Há, ainda, textos bastante sintéticos sobre o tema, como “Digital Markets Act e o controle de estruturas no Brasil” (2022), de Bruno Renzetti, e “Desafios da regulação digital” (2023), de Beatriz Kira e Diogo Coutinho. Jéssica Costa e Vivian Ianelli, no pequeno ensaio “Plataformas digitais: consonâncias e dissidências sobre o órgão regulador” (2024) avaliaram as 50 contribuições da tomada de subsídios 1/2024 da Secretaria de Reformas Econômicas do Ministério da Fazenda e concluíram que “sequer há consenso sobre a aplicação de uma nova regulação para abarcar especificamente plataformas ou mercado digitais”, sendo que o tema “ainda precisa de maturidade por parte de todos os segmentos do mercado”. O texto aponta um dissenso entre aqueles que apontam a Anatel como órgão mais adequado para aplicação de regras de uma nova lei de mercados digitais, ao passo que outros defendem ser o CADE, em uma estrutura mais dinâmica e flexibilizada.

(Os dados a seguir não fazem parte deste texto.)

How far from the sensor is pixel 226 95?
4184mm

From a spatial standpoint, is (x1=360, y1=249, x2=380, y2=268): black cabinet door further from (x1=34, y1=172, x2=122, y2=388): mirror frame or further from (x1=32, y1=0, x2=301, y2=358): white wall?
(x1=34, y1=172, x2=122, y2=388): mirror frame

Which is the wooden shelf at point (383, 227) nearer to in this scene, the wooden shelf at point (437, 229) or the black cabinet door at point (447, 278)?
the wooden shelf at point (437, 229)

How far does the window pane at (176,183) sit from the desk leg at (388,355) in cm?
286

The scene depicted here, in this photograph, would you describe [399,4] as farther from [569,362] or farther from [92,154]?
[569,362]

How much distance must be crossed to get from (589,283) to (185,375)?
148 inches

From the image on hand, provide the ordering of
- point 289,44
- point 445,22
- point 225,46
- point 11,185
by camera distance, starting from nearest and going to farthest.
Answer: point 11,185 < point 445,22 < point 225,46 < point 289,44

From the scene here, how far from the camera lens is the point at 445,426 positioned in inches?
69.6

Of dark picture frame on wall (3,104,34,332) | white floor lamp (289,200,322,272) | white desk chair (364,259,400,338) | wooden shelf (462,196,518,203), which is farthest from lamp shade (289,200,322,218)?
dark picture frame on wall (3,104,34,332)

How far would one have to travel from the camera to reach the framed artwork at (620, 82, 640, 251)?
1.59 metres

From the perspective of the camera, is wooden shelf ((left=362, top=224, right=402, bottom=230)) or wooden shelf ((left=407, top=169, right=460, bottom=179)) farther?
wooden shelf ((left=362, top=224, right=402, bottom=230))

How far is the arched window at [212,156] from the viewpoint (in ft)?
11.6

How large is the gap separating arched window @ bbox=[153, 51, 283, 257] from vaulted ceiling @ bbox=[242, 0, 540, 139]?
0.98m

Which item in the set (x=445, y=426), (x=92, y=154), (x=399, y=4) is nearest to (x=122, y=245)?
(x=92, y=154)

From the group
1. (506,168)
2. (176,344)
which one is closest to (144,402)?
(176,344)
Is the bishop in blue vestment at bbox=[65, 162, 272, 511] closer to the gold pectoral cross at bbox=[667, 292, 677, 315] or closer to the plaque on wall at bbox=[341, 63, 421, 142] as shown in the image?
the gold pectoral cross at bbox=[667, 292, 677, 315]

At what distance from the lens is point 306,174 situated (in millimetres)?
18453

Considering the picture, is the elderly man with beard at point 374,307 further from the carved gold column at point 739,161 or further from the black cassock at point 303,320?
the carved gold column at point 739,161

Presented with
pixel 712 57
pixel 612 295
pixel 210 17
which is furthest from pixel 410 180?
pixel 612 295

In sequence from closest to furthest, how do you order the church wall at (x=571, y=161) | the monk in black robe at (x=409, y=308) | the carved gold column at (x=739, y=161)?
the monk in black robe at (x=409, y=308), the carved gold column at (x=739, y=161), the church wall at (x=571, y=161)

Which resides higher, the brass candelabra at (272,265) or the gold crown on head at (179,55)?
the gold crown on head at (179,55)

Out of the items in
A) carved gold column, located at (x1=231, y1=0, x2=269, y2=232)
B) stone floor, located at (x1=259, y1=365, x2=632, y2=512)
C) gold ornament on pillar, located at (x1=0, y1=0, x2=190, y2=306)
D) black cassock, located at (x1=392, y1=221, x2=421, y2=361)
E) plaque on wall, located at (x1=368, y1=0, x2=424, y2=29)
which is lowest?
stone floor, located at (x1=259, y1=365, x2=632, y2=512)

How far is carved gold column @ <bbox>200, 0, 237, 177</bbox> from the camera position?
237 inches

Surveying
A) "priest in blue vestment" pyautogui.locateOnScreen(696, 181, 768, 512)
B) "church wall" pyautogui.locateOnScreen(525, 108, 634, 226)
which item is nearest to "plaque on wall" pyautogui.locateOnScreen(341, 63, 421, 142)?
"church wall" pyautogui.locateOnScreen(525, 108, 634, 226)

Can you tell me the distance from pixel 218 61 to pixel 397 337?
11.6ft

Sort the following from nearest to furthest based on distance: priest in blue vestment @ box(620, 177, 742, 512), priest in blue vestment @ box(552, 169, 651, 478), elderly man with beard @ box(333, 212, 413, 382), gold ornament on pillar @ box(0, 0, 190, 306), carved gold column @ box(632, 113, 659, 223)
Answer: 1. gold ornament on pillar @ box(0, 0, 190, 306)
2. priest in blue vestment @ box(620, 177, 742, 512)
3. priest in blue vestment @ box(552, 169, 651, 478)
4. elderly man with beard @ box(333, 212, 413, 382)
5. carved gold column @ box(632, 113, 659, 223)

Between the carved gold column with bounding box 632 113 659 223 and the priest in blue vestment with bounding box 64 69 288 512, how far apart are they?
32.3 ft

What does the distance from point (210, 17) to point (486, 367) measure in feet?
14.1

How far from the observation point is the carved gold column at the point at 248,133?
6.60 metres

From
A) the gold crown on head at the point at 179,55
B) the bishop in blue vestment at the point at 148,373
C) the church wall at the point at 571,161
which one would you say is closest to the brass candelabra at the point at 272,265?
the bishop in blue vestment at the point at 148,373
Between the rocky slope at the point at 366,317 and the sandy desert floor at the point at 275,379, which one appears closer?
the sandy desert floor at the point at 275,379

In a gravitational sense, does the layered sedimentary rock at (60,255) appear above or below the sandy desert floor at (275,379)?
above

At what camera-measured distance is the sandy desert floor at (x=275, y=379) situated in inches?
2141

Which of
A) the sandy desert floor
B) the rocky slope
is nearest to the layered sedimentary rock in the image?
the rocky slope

Com relação às contribuições de organizações da sociedade civil para a tomada de subsídios da SRE/MF, recomenda-se fortemente a leitura das contribuições do Instituto de Defesa dos Consumidores (Idec). O documento “Contribuição do Idec sobre a regulação econômica: aspectos econômicos, concorrenciais e consumeristas de plataformas digitais” (2024) apresenta uma justificativa robusta sobre regulação ex ante assimétrica, trazendo mais segurança jurídica ao mercado. Segundo o Idec, “para maior efetividade dos remédios propostos, é necessário vedar previamente condutas já reconhecidamente prejudiciais à concorrência e aos consumidores”.

Por fim, uma leitura fundamental é a contribuição do Cade, elaborada em abril de 2024, chamada “Contribuição do Cade à tomada de subsídios para regulação de plataformas digitais do Ministério da Fazenda”. No documento, fica claro que o Cade defende a necessidade de uma regulação ex ante para mercados digitais, complementando a Lei 12.529/2011. O Cade também aponta que a regulação concorrencial ex ante das plataformas deve endereçar disfunções nos ecossistemas digitais que, “como falhas funcionais e distributivas que afetam a geração e apropriação de valor”, não se confundem com falhas de mercado dos setores regulados. O Cade também entende que a intervenção regulatória deve visar à promoção da concorrência por meio da diminuição de barreiras de entrada e proteção ao processo competitivo, “promovendo a contestabilidade dos mercados”.

Reforçando o diagnóstico dos vários relatórios internacionais já destacados, o Cade aponta que plataformas digitais podem ressignificar condutas abusivas convencionais, como práticas de exclusividade, vinculação a produtos e venda casada, por exemplo. A Autoridade justifica esse ponto alertando que empresas podem incluir a pré-instalação de aplicativos de determinadas empresas em sistemas operacionais móveis, a imposição de serviços de redes sociais e anúncios de e-commerce, ou uso de dados de terceiros para calibração de ofertas de produtos próprios na plataforma. O Cade também aponta que “não houve até o momento nenhuma avaliação institucional dos potenciais limites e possibilidades de aplicação da Lei 12.529/2011 aos mercados digitais”, devendo existir uma Análise de Impacto Regulatório (AIR) abrangente e tecnicamente embasada.